SET PROBLEM:
In every one of the items below, switch "camera" to "lens" and keep all other text the same. Reproduce the items without the pictures.

(Image-based spatial reasoning data)
-- Start --
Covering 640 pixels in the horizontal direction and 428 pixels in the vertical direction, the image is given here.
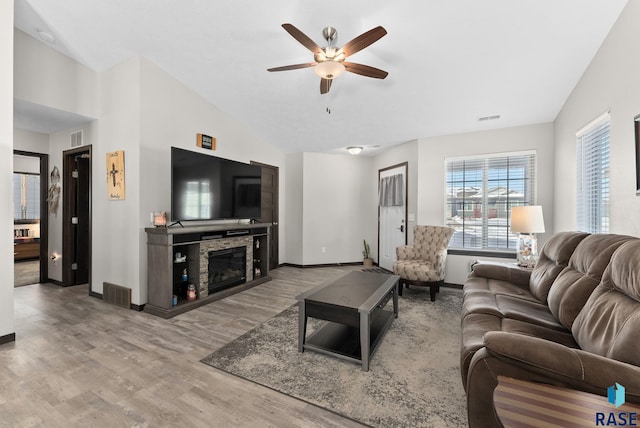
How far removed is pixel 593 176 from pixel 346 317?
2.86 metres

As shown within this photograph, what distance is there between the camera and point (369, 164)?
20.4ft

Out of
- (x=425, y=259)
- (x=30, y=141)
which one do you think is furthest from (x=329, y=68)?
(x=30, y=141)

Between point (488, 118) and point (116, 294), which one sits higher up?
point (488, 118)

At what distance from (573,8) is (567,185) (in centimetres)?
199

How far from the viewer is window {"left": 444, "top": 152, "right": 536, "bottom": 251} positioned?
13.3ft

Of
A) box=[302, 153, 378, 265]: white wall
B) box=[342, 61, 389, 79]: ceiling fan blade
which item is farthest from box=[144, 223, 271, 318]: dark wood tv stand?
box=[342, 61, 389, 79]: ceiling fan blade

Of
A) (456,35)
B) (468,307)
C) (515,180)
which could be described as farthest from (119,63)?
(515,180)

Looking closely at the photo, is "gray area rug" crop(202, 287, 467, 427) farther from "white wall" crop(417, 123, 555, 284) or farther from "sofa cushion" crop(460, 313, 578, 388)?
"white wall" crop(417, 123, 555, 284)

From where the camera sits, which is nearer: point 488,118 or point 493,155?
point 488,118

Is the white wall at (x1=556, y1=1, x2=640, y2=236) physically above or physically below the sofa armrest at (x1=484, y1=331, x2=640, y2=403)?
above

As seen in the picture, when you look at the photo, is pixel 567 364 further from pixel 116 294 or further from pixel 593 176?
pixel 116 294

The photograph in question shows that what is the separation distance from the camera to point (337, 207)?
19.8 ft

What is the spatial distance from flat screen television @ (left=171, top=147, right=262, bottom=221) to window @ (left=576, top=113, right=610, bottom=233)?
4.18 m

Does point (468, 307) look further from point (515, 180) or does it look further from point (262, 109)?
point (262, 109)
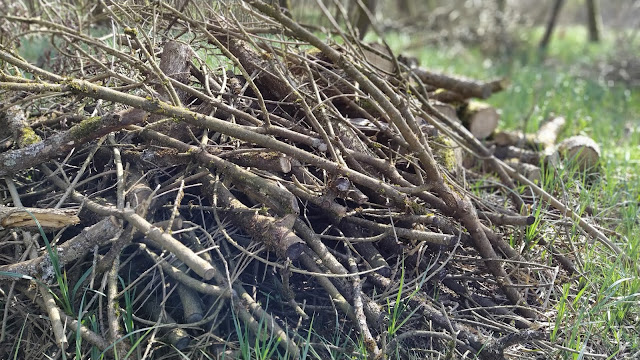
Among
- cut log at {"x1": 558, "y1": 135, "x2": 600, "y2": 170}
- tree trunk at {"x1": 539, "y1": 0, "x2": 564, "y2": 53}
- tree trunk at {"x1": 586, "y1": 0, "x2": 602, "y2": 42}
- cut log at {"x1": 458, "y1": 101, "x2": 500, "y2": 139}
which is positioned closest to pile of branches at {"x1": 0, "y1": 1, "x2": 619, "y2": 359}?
cut log at {"x1": 558, "y1": 135, "x2": 600, "y2": 170}

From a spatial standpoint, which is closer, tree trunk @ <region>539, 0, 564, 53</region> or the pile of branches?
A: the pile of branches

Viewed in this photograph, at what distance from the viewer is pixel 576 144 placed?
14.0 ft

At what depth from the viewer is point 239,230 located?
8.79 feet

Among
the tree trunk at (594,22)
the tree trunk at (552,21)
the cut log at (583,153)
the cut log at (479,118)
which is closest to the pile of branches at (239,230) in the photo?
the cut log at (583,153)

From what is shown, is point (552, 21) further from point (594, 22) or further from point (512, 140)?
point (512, 140)

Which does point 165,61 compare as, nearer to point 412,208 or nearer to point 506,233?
point 412,208

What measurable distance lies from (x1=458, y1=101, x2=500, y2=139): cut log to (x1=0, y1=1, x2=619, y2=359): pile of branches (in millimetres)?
1670

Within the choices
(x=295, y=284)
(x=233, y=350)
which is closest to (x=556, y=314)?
(x=295, y=284)

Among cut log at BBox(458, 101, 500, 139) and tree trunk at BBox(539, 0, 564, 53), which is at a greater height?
cut log at BBox(458, 101, 500, 139)

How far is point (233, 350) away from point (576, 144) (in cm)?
319

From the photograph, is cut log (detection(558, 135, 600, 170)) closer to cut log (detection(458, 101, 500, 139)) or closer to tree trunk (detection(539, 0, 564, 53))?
cut log (detection(458, 101, 500, 139))

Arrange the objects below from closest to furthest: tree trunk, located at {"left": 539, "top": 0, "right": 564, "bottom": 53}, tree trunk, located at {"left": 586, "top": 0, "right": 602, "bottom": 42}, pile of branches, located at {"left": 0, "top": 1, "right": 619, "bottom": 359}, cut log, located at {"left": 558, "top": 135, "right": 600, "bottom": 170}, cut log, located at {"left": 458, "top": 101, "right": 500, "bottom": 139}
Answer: pile of branches, located at {"left": 0, "top": 1, "right": 619, "bottom": 359} < cut log, located at {"left": 558, "top": 135, "right": 600, "bottom": 170} < cut log, located at {"left": 458, "top": 101, "right": 500, "bottom": 139} < tree trunk, located at {"left": 539, "top": 0, "right": 564, "bottom": 53} < tree trunk, located at {"left": 586, "top": 0, "right": 602, "bottom": 42}

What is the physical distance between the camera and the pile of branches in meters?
2.29

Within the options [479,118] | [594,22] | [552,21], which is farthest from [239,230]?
[594,22]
-- End --
TASK RESPONSE:
Covering 640 pixels in the horizontal direction and 428 pixels in the vertical direction, the image is given here.
How far removed is pixel 593 176 from pixel 346 317?
2.86 metres

As shown within this photograph, what distance is there between the lens and point (369, 164)?
20.4ft

Out of
- (x=425, y=259)
- (x=30, y=141)
which one do you think is furthest from (x=329, y=68)?
(x=30, y=141)

Between point (488, 118) and point (116, 294), which one sits higher up?
point (488, 118)

At what distance from (573,8) is (567,185) (in centimetres)?
199

How far from the viewer is window {"left": 444, "top": 152, "right": 536, "bottom": 251} positioned?
13.3ft

Of
A) box=[302, 153, 378, 265]: white wall
B) box=[342, 61, 389, 79]: ceiling fan blade
which item is farthest from box=[144, 223, 271, 318]: dark wood tv stand?
box=[342, 61, 389, 79]: ceiling fan blade

Of
A) (456,35)
B) (468,307)
C) (515,180)
which could be described as farthest from (119,63)?
(515,180)

Looking closely at the photo, is "gray area rug" crop(202, 287, 467, 427) farther from "white wall" crop(417, 123, 555, 284) or farther from "sofa cushion" crop(460, 313, 578, 388)?
"white wall" crop(417, 123, 555, 284)

From where the lens sits, which is nearer: point 488,118 or point 493,155?
point 488,118

Is the white wall at (x1=556, y1=1, x2=640, y2=236) physically above or physically below the sofa armrest at (x1=484, y1=331, x2=640, y2=403)?
above

As seen in the picture, when you look at the photo, is pixel 567 364 further from pixel 116 294 or further from pixel 593 176?
pixel 116 294

The photograph in question shows that what is the separation distance from the lens to point (337, 207)?
19.8 ft

What is the spatial distance from flat screen television @ (left=171, top=147, right=262, bottom=221) to window @ (left=576, top=113, right=610, bottom=233)?
4.18 m

Does point (468, 307) look further from point (515, 180) or does it look further from point (262, 109)?
point (262, 109)
Among
- cut log at {"x1": 558, "y1": 135, "x2": 600, "y2": 170}
- tree trunk at {"x1": 539, "y1": 0, "x2": 564, "y2": 53}
- tree trunk at {"x1": 586, "y1": 0, "x2": 602, "y2": 42}
- cut log at {"x1": 458, "y1": 101, "x2": 500, "y2": 139}
which is positioned closest to pile of branches at {"x1": 0, "y1": 1, "x2": 619, "y2": 359}?
cut log at {"x1": 558, "y1": 135, "x2": 600, "y2": 170}

From a spatial standpoint, which is closer, tree trunk @ <region>539, 0, 564, 53</region> or the pile of branches?
A: the pile of branches

Viewed in this photograph, at what distance from the viewer is pixel 576 144 placed?
14.0 ft

At what depth from the viewer is point 239,230 located?
8.79 feet

Among
the tree trunk at (594,22)
the tree trunk at (552,21)
the cut log at (583,153)
the cut log at (479,118)
which is closest to the pile of branches at (239,230) in the photo?
the cut log at (583,153)

From what is shown, is point (552, 21) further from point (594, 22) or further from point (512, 140)?
point (512, 140)

Which does point 165,61 compare as, nearer to point 412,208 or nearer to point 506,233?
point 412,208

What measurable distance lies from (x1=458, y1=101, x2=500, y2=139): cut log to (x1=0, y1=1, x2=619, y2=359): pile of branches (in millimetres)?
1670

Within the choices
(x=295, y=284)
(x=233, y=350)
which is closest to (x=556, y=314)?
(x=295, y=284)

Among cut log at BBox(458, 101, 500, 139) and tree trunk at BBox(539, 0, 564, 53), which is at a greater height?
cut log at BBox(458, 101, 500, 139)

How far is point (233, 350) away from point (576, 144) (in cm)?
319

From the photograph, is cut log (detection(558, 135, 600, 170)) closer to cut log (detection(458, 101, 500, 139)) or closer to tree trunk (detection(539, 0, 564, 53))?
cut log (detection(458, 101, 500, 139))

Arrange the objects below from closest to furthest: tree trunk, located at {"left": 539, "top": 0, "right": 564, "bottom": 53}, tree trunk, located at {"left": 586, "top": 0, "right": 602, "bottom": 42}, pile of branches, located at {"left": 0, "top": 1, "right": 619, "bottom": 359}, cut log, located at {"left": 558, "top": 135, "right": 600, "bottom": 170}, cut log, located at {"left": 458, "top": 101, "right": 500, "bottom": 139}
Answer: pile of branches, located at {"left": 0, "top": 1, "right": 619, "bottom": 359} < cut log, located at {"left": 558, "top": 135, "right": 600, "bottom": 170} < cut log, located at {"left": 458, "top": 101, "right": 500, "bottom": 139} < tree trunk, located at {"left": 539, "top": 0, "right": 564, "bottom": 53} < tree trunk, located at {"left": 586, "top": 0, "right": 602, "bottom": 42}

What is the physical distance between the lens and the pile of branches in meters?
2.29

Within the options [479,118] | [594,22] | [552,21], which is farthest from [239,230]?
[594,22]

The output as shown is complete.